§ What is being asked
Please write out the listing exactly, leaving each picture out.

§ Supplied information
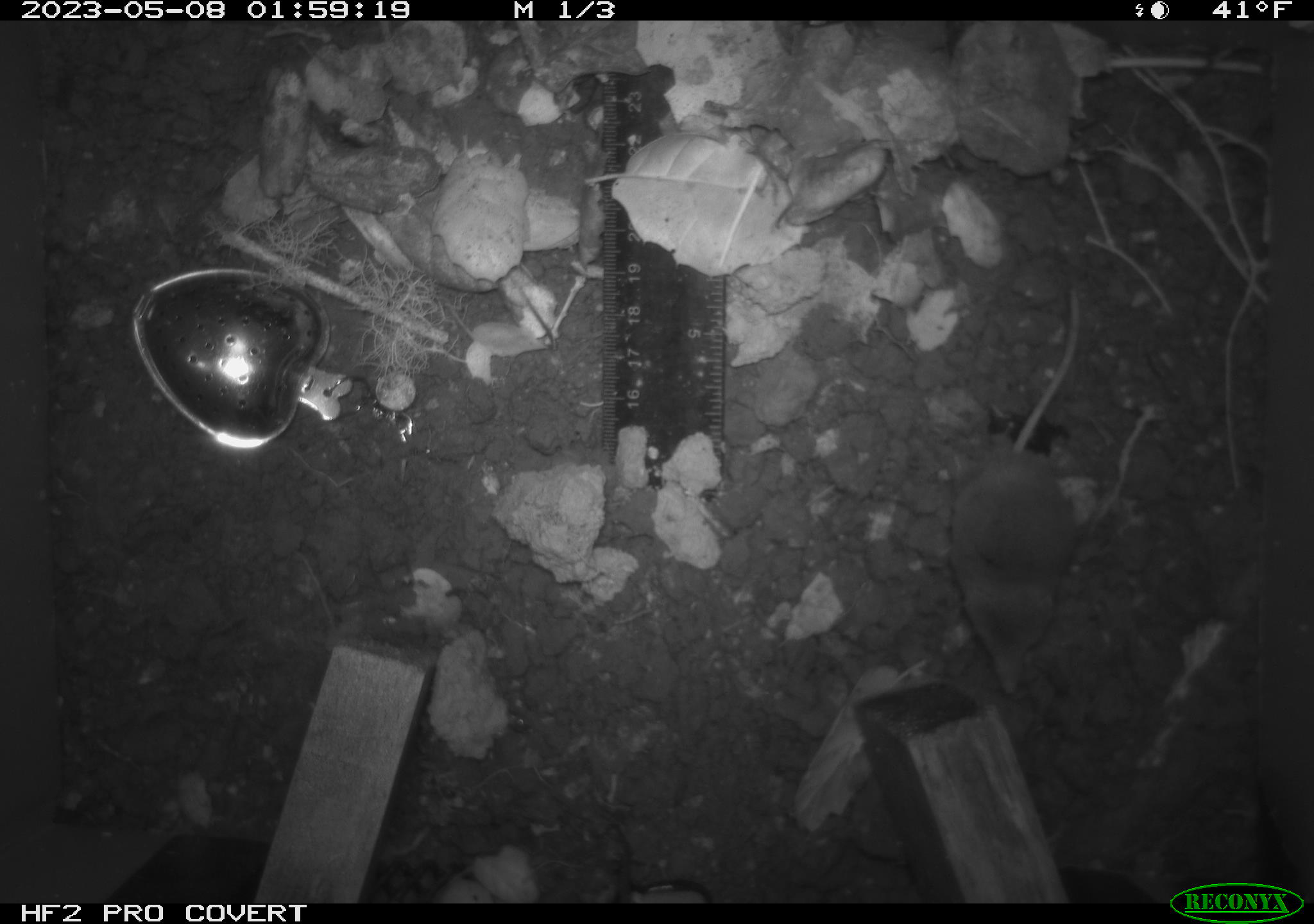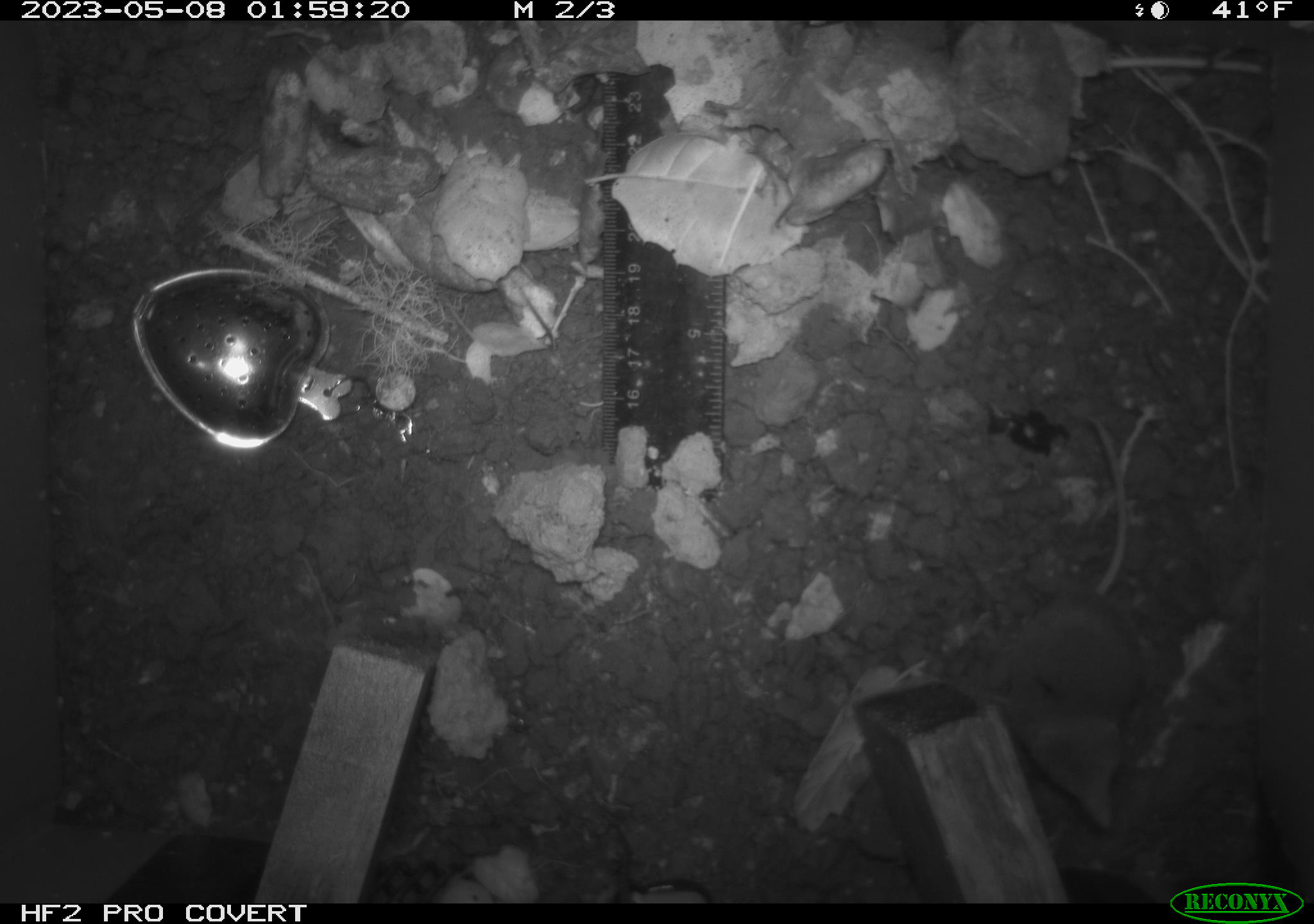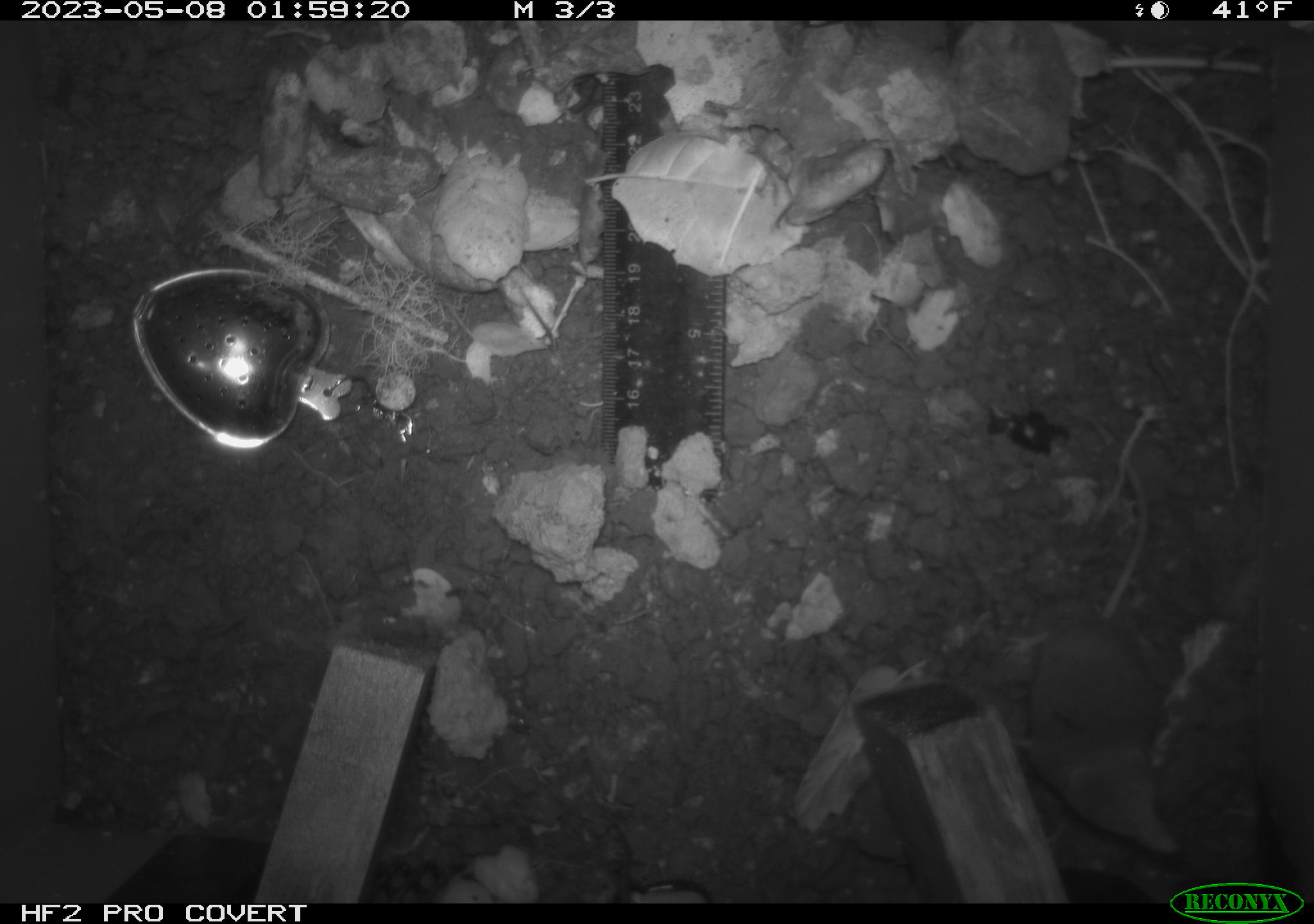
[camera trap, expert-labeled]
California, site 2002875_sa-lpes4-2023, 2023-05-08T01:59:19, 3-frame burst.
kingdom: Animalia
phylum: Chordata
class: Mammalia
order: Eulipotyphla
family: Soricidae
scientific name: Soricidae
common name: shrews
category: soricidae family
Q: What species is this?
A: Soricidae family (shrews) (Soricidae).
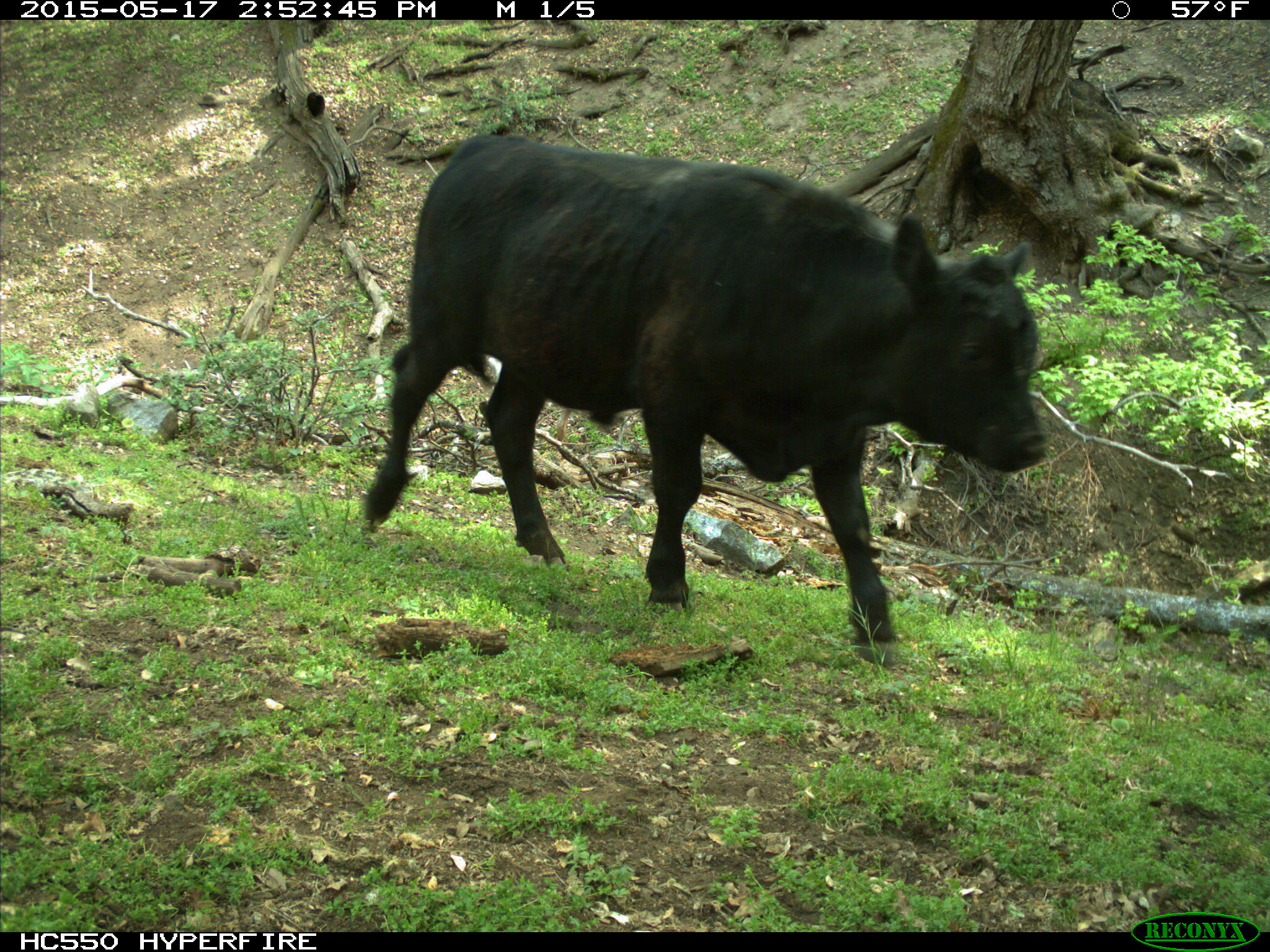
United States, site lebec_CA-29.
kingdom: Animalia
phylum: Chordata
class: Mammalia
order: Artiodactyla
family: Bovidae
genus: Bos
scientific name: Bos taurus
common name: domestic cow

§ Response box
[camera trap, expert-labeled]
California, site 2002875_sa-lpes4-2023, 2023-05-08T01:59:19, 3-frame burst.
kingdom: Animalia
phylum: Chordata
class: Mammalia
order: Eulipotyphla
family: Soricidae
scientific name: Soricidae
common name: shrews
category: soricidae family
Q: What species is this?
A: Soricidae family (shrews) (Soricidae).
United States, site lebec_CA-29.
kingdom: Animalia
phylum: Chordata
class: Mammalia
order: Artiodactyla
family: Bovidae
genus: Bos
scientific name: Bos taurus
common name: domestic cow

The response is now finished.